Problem details =>
The lines to extract begin at the one containing "Based on the image, which of" and run to the end of the listing; set them down exactly and alone.

#### Records for this exercise ####

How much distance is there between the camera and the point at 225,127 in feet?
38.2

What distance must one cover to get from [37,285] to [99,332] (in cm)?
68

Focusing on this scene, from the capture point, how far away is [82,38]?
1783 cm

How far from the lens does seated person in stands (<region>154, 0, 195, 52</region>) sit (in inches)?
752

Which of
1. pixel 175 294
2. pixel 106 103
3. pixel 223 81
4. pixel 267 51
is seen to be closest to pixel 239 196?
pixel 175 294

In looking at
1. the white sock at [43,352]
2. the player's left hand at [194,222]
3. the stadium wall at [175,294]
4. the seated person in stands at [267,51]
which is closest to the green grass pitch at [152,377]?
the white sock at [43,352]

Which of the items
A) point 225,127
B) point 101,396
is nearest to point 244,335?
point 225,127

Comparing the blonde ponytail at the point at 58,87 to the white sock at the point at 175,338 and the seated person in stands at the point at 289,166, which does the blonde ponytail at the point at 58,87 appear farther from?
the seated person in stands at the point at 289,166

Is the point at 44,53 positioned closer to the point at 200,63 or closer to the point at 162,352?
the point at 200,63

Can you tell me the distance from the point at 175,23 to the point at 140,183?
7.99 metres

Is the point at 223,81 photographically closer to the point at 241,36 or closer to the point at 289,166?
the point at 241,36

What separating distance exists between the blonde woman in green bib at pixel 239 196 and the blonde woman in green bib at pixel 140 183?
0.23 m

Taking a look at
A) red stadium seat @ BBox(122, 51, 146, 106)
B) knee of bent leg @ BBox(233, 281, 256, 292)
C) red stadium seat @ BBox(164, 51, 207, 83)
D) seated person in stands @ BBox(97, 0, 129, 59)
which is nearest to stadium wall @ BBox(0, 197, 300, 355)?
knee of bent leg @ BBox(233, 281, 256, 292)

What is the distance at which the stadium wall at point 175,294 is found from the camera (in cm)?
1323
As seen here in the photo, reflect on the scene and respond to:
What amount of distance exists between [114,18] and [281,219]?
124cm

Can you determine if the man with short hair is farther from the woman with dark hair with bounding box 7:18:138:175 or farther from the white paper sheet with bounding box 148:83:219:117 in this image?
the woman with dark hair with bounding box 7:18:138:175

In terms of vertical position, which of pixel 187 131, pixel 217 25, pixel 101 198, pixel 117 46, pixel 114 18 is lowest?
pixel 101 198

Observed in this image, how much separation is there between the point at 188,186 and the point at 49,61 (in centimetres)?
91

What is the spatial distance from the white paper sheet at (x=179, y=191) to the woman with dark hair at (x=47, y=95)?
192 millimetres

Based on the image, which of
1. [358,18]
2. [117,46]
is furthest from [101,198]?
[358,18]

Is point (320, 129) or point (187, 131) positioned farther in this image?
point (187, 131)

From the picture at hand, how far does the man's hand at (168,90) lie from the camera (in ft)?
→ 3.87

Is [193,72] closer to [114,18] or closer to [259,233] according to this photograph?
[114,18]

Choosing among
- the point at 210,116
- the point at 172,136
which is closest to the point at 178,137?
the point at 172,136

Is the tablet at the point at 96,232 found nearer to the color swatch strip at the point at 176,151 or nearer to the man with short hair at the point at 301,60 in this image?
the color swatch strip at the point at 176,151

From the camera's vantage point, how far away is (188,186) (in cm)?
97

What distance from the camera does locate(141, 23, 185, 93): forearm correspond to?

####

Exercise answer =>
Based on the image, which of
1. [358,18]
2. [117,46]
is furthest from [101,198]?
[358,18]

Is point (320, 129) or point (187, 131) positioned farther in this image?
point (187, 131)

From the picture at hand, how far does the man's hand at (168,90) lie from the camera (in ft)?
→ 3.87

Is [193,72] closer to [114,18] or closer to [259,233] according to this photograph?
[114,18]

Choosing among
- the point at 210,116
- the point at 172,136
which is closest to the point at 178,137?
the point at 172,136

Is the tablet at the point at 96,232 found nearer to the color swatch strip at the point at 176,151 or nearer to the man with short hair at the point at 301,60 in this image?
the color swatch strip at the point at 176,151

From the camera's vantage point, how far away is (188,186) (in cm)?
97

What distance from the camera does locate(141, 23, 185, 93): forearm correspond to?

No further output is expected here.